*** Texto fornecido

A formação de pesquisadores altamente qualificados e a preservação do associado progresso da ciência são tarefas essenciais da universidade contemporânea. Entretanto, quais são as condições necessárias para que esses objetivos sejam atingidos?
Para a identificação de algumas dessas condições, talvez seja útil lembrar que os mais reconhecidos analistas da História das Ideias admitem que a ciência contemporânea é empreendimento fundamentalmente social, nunca circunscrito à órbita individual de um iluminado, mas sim fruto do intercâmbio crítico entre profissionais competentes. Mesmo quando lembramos nomes marcantes do cenário científico dos séculos dezenove e vinte, como Darwin e Einstein ou, na órbita das ciências humanas, Marx e Weber, é impossível não se levar em conta o contexto crítico em que atuaram, e suas dívidas – e conscientes afastamentos – em relação a outros tantos autores que, como eles, se preocuparam com as questões básicas de seus respectivos campos. É do constante diálogo intelectual que surgem novos enfoques, conjecturas originais e respeitáveis, que posteriormente serão aceitas, ou não, conforme o crivo crítico da comunidade acadêmica.
Depreende-se, portanto, que uma das condições essenciais à preservação do progresso e à caracterização do competente pesquisador científico seja a do engajamento de todos, pesquisadores individuais e comunidade em geral, no fluxo amplo de comunicação científica: o investigador deve ter acesso às ideias correntes em seu campo e em seu tempo, tanto quanto deve participar do circuito com a exposição de sua própria contribuição ao debate acadêmico. Por mais maravilhosa que seja, uma contribuição científica só acarretará avanço genuíno quando e se estiver ao alcance de seus pares. Uma bela ideia trancada em uma gaveta nunca implicará aperfeiçoamento científico, a não ser que seja resgatada de seu claustro e apresentada à avaliação da comunidade. E o mesmo pode ser dito quanto ao pesquisador individual considerado como receptor (e não apenas gerador) de conhecimento: a não ser que se integre no circuito de informação e debate de seus pares acadêmicos, não poderá emprestar seu tirocínio crítico às conjecturas que analisa e também não assimilará o universo disciplinar de ideias que dominam seu campo de atuação. Em síntese, pode-se dizer que o pesquisador contemporâneo é necessariamente um ser comunitário, e por mais heroica que seja a trajetória de um Robinson Crusoé, não é desse heroísmo que é pavimentado o caminho heroico da ciência.

******

Instruções
Reescreva, por favor, o trecho do texto sobre comunicação científica começando em "A formação de" e seguindo até "objetivos sejam atingidos?", trocando "universidade" por "academia".

*** Dados fornecidos

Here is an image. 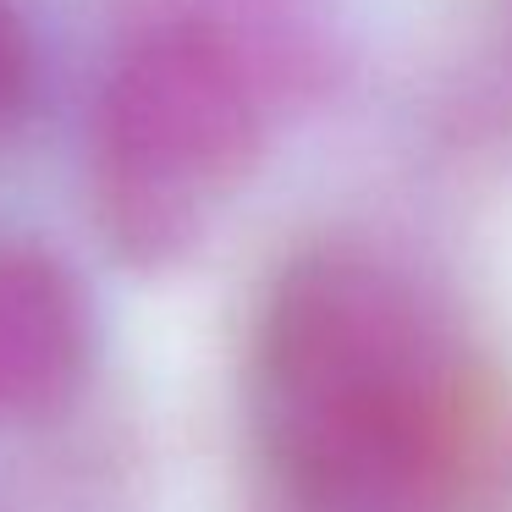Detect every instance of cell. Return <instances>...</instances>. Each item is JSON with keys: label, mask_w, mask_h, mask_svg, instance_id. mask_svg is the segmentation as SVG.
I'll use <instances>...</instances> for the list:
<instances>
[{"label": "cell", "mask_w": 512, "mask_h": 512, "mask_svg": "<svg viewBox=\"0 0 512 512\" xmlns=\"http://www.w3.org/2000/svg\"><path fill=\"white\" fill-rule=\"evenodd\" d=\"M39 39L17 0H0V149L28 127L39 105Z\"/></svg>", "instance_id": "277c9868"}, {"label": "cell", "mask_w": 512, "mask_h": 512, "mask_svg": "<svg viewBox=\"0 0 512 512\" xmlns=\"http://www.w3.org/2000/svg\"><path fill=\"white\" fill-rule=\"evenodd\" d=\"M100 314L45 243L0 237V430L61 413L94 375Z\"/></svg>", "instance_id": "3957f363"}, {"label": "cell", "mask_w": 512, "mask_h": 512, "mask_svg": "<svg viewBox=\"0 0 512 512\" xmlns=\"http://www.w3.org/2000/svg\"><path fill=\"white\" fill-rule=\"evenodd\" d=\"M314 67L320 50L281 0H133L83 116V193L105 248L133 270L199 254Z\"/></svg>", "instance_id": "7a4b0ae2"}, {"label": "cell", "mask_w": 512, "mask_h": 512, "mask_svg": "<svg viewBox=\"0 0 512 512\" xmlns=\"http://www.w3.org/2000/svg\"><path fill=\"white\" fill-rule=\"evenodd\" d=\"M248 430L298 512H446L474 380L446 303L364 243L298 248L248 336Z\"/></svg>", "instance_id": "6da1fadb"}]
</instances>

******

Resposta correta
A formação de pesquisadores altamente qualificados e a preservação do associado progresso da ciência são tarefas essenciais da academia contemporânea. Entretanto, quais são as condições necessárias para que esses objetivos sejam atingidos?